#### INSTRUCTIONS TO FOLLOW
Transcribe each entry in full, and leave the images out.

Caption-style text data:
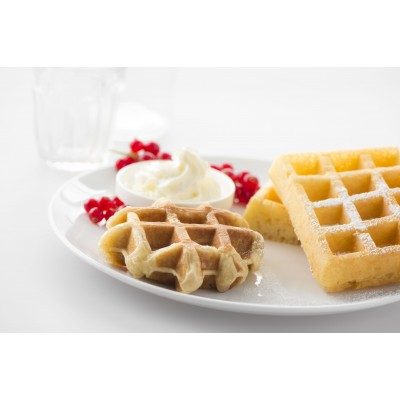 142361 Plates Waffles of Brussels/Liège 4x6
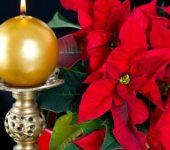 Историята на Коледната звезда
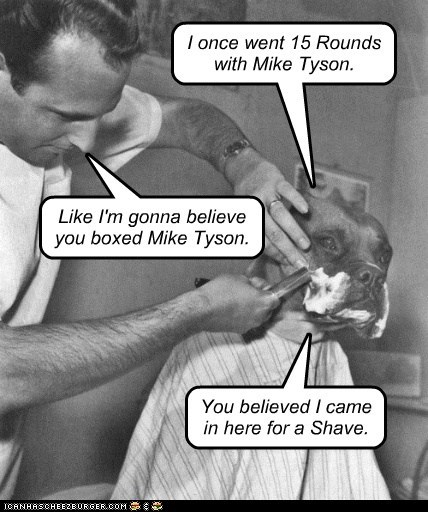 shave,barber,boxer,dogs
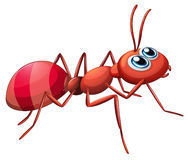 A big ant crawling. Illustration of a big ant crawling on a white background Royalty Free Stock Images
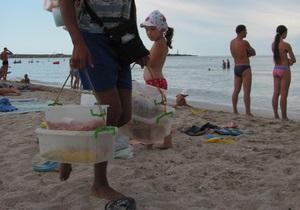 В Крыму вводят запрет на ловлю креветок и мидий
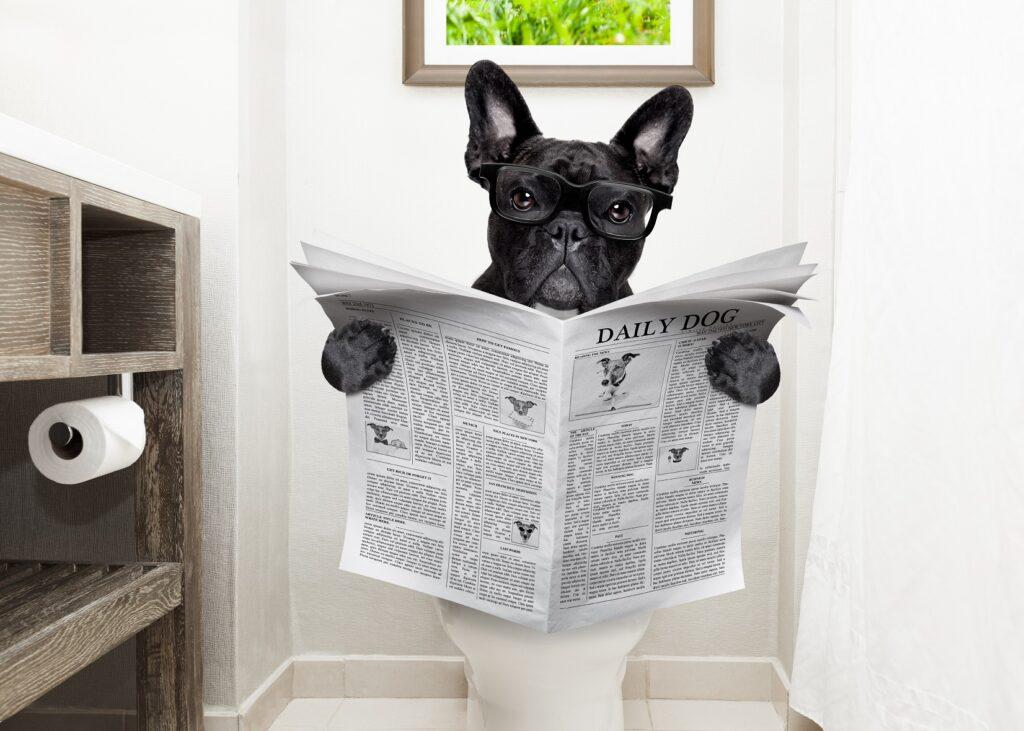diarrhea in french bulldogs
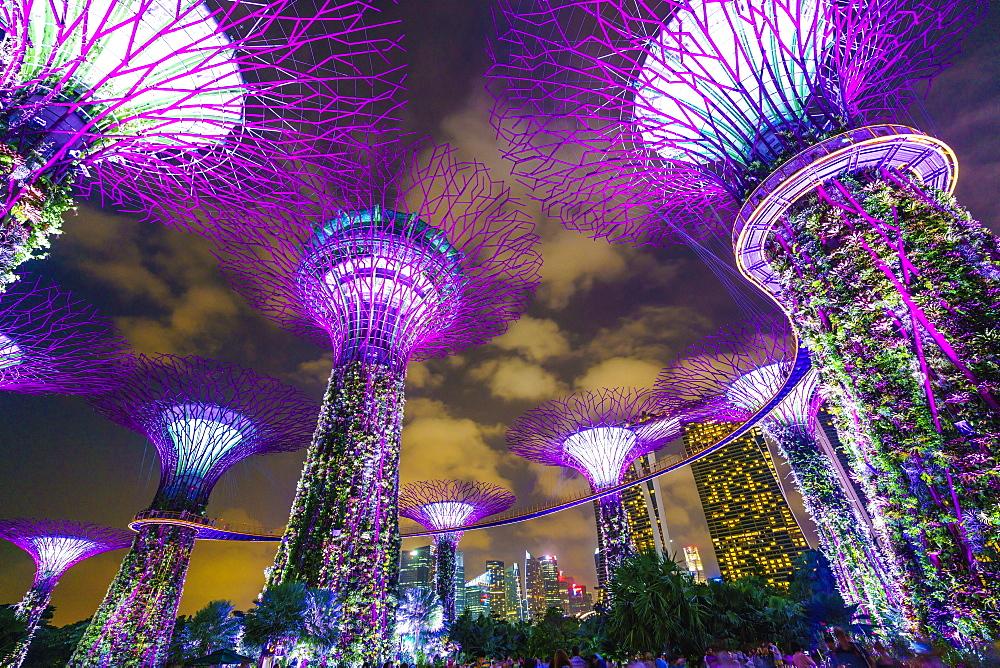 Supertree Grove in the Gardens by the Bay, a futuristic botanical gardens and park, illuminated at night, Marina Bay, Singapore, Southeast Asia, Asia - 1226-88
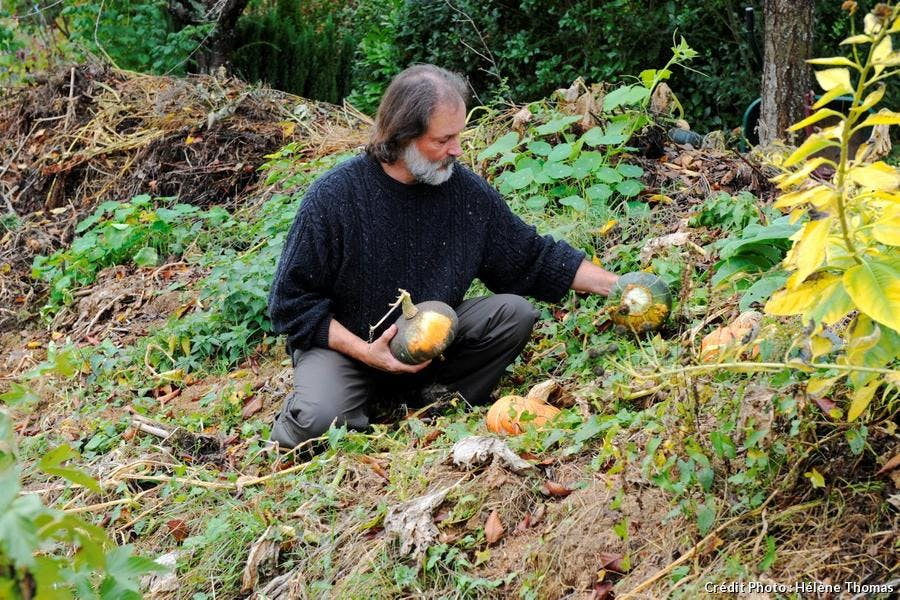 Courges jardin poterie Hillen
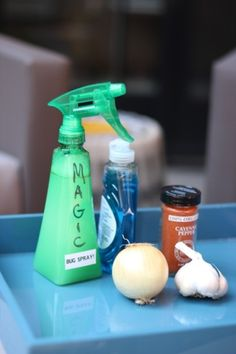 "All-Natural ""Magic"" Bug Spray! - spray around your yard to get rid of bees, mosquitoes, flies, and other insects. Made from onion, garlic, water, cayenne pepper, and dish soap."
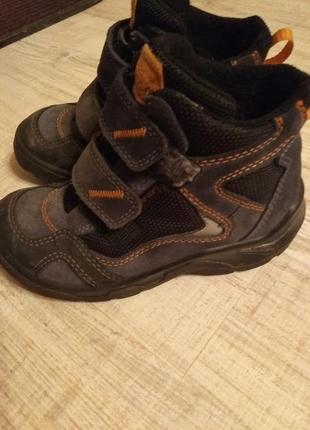 Ботинки ecco 29 р. gore-tex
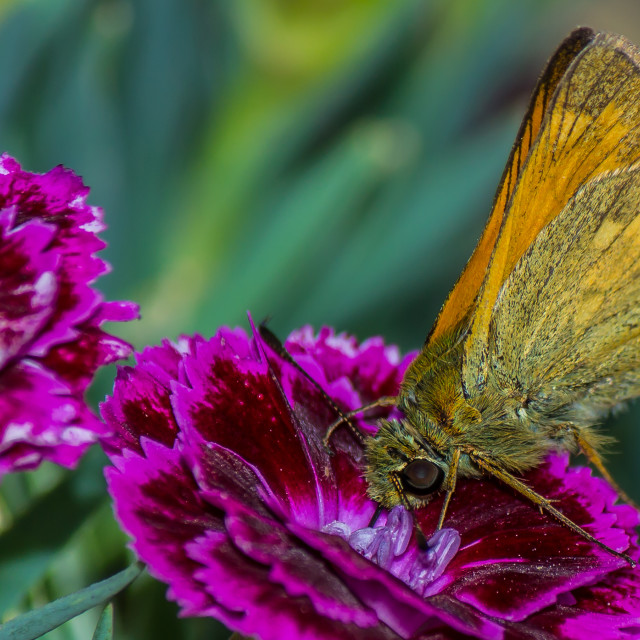 """""""Hungry butterfly"""" stock image"""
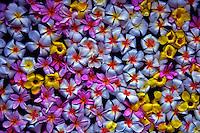 Texture of Flowers in a Spa Bath, Palau, Micronesia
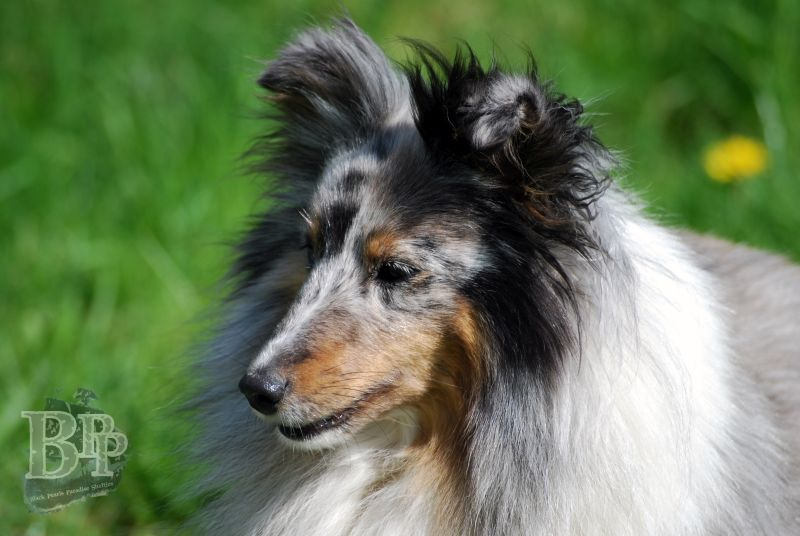 Black_Pearls_Paradise_Shelties_BestOf2018114.jpg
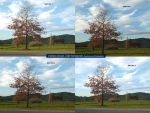 Highway Tree - ALL FOUR SHOTS by BrendanR85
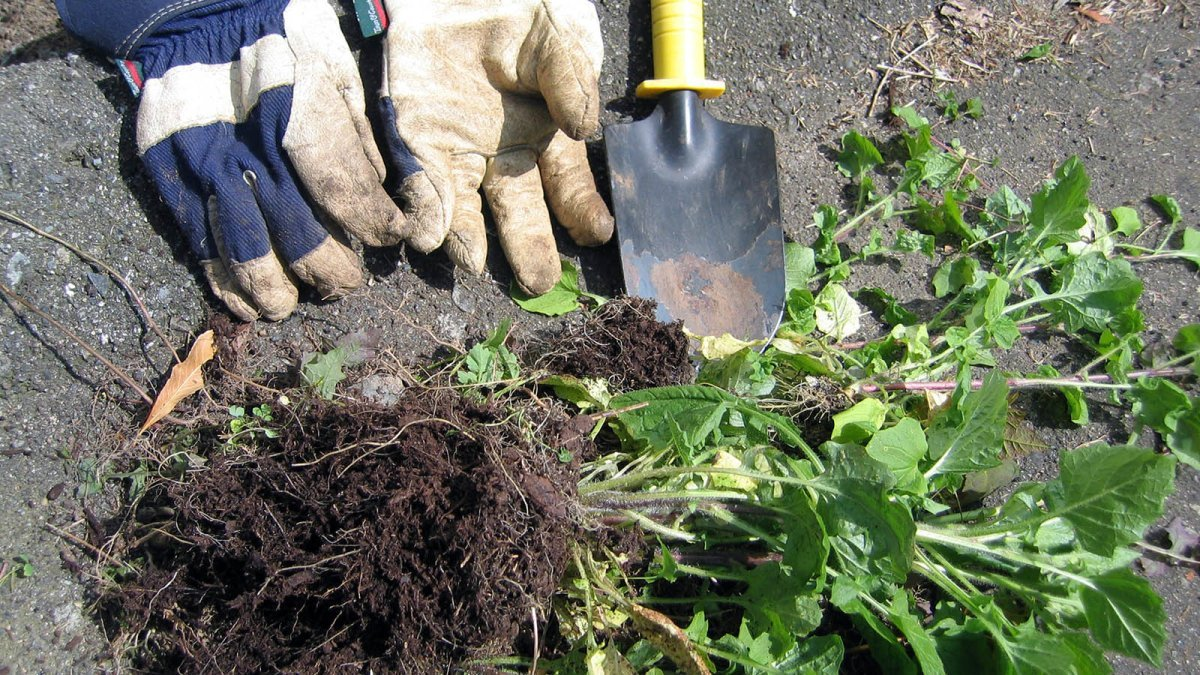Natural Weed Killers Make Gardening Safe and Easy — Plus Other Backyard Tips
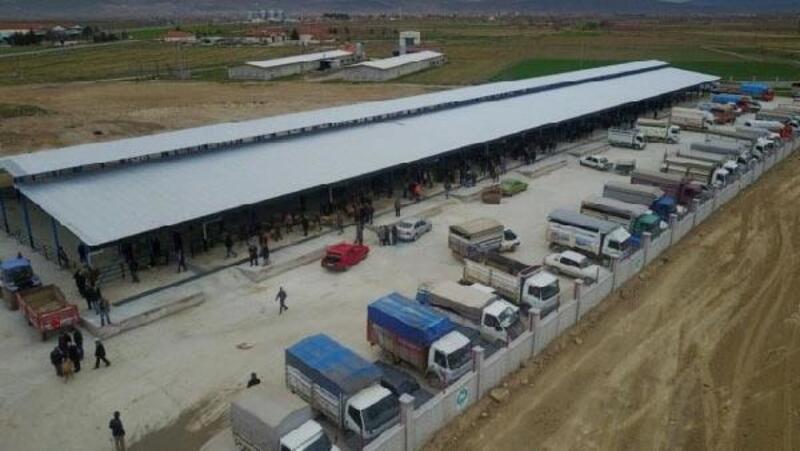Hayvan pazarı, hastalık yüzünden 3 hafta kapatıldı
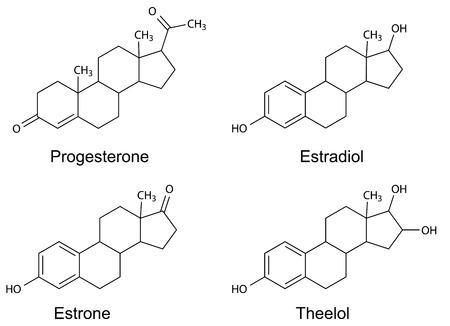 Structural formulas of female sex hormones  progesterone, estradiol, estrone, estriol , 2D Illustration, vector
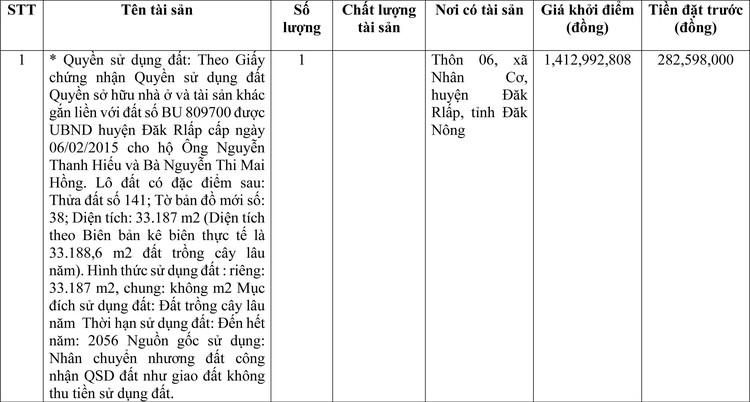 Ngày 2/4/2021, đấu giá quyền sử dụng đất tại huyện ĐắkRlấp, tỉnh Đắk Nông ảnh 1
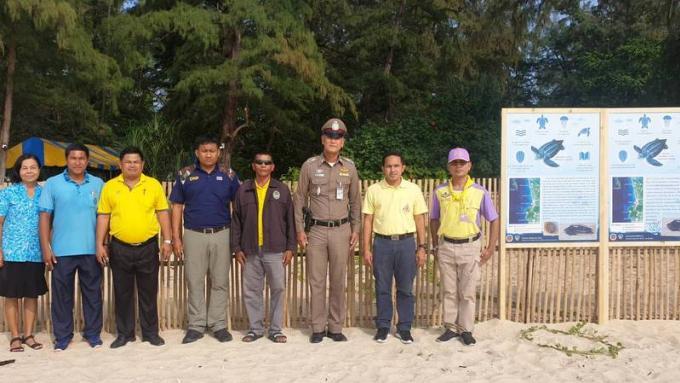 Les oeufs de tortue de Phang Nga devraient éclore ce weekend
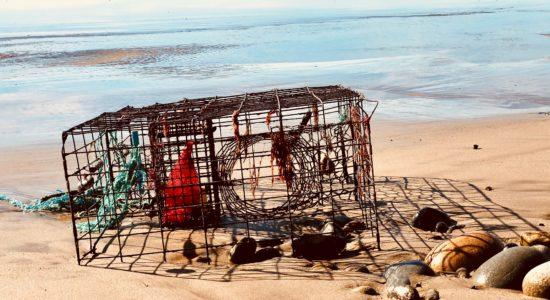 crab trap on beach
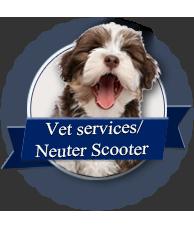 Dog Adoption Events Maryland Petco
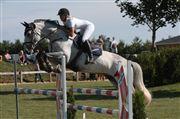 Hest til salg - ROSITA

#### ANSWER FOR THIS EXERCISE
 142361 Plates Waffles of Brussels/Liège 4x6
 Историята на Коледната звезда
 shave,barber,boxer,dogs
 A big ant crawling. Illustration of a big ant crawling on a white background Royalty Free Stock Images
 В Крыму вводят запрет на ловлю креветок и мидий
diarrhea in french bulldogs
 Supertree Grove in the Gardens by the Bay, a futuristic botanical gardens and park, illuminated at night, Marina Bay, Singapore, Southeast Asia, Asia - 1226-88
 Courges jardin poterie Hillen
 "All-Natural ""Magic"" Bug Spray! - spray around your yard to get rid of bees, mosquitoes, flies, and other insects. Made from onion, garlic, water, cayenne pepper, and dish soap."
 Ботинки ecco 29 р. gore-tex
 """""""Hungry butterfly"""" stock image"""
 Texture of Flowers in a Spa Bath, Palau, Micronesia
 Black_Pearls_Paradise_Shelties_BestOf2018114.jpg
 Highway Tree - ALL FOUR SHOTS by BrendanR85
Natural Weed Killers Make Gardening Safe and Easy — Plus Other Backyard Tips
Hayvan pazarı, hastalık yüzünden 3 hafta kapatıldı
 Structural formulas of female sex hormones  progesterone, estradiol, estrone, estriol , 2D Illustration, vector
 Ngày 2/4/2021, đấu giá quyền sử dụng đất tại huyện ĐắkRlấp, tỉnh Đắk Nông ảnh 1
 Les oeufs de tortue de Phang Nga devraient éclore ce weekend
 crab trap on beach
 Dog Adoption Events Maryland Petco
 Hest til salg - ROSITA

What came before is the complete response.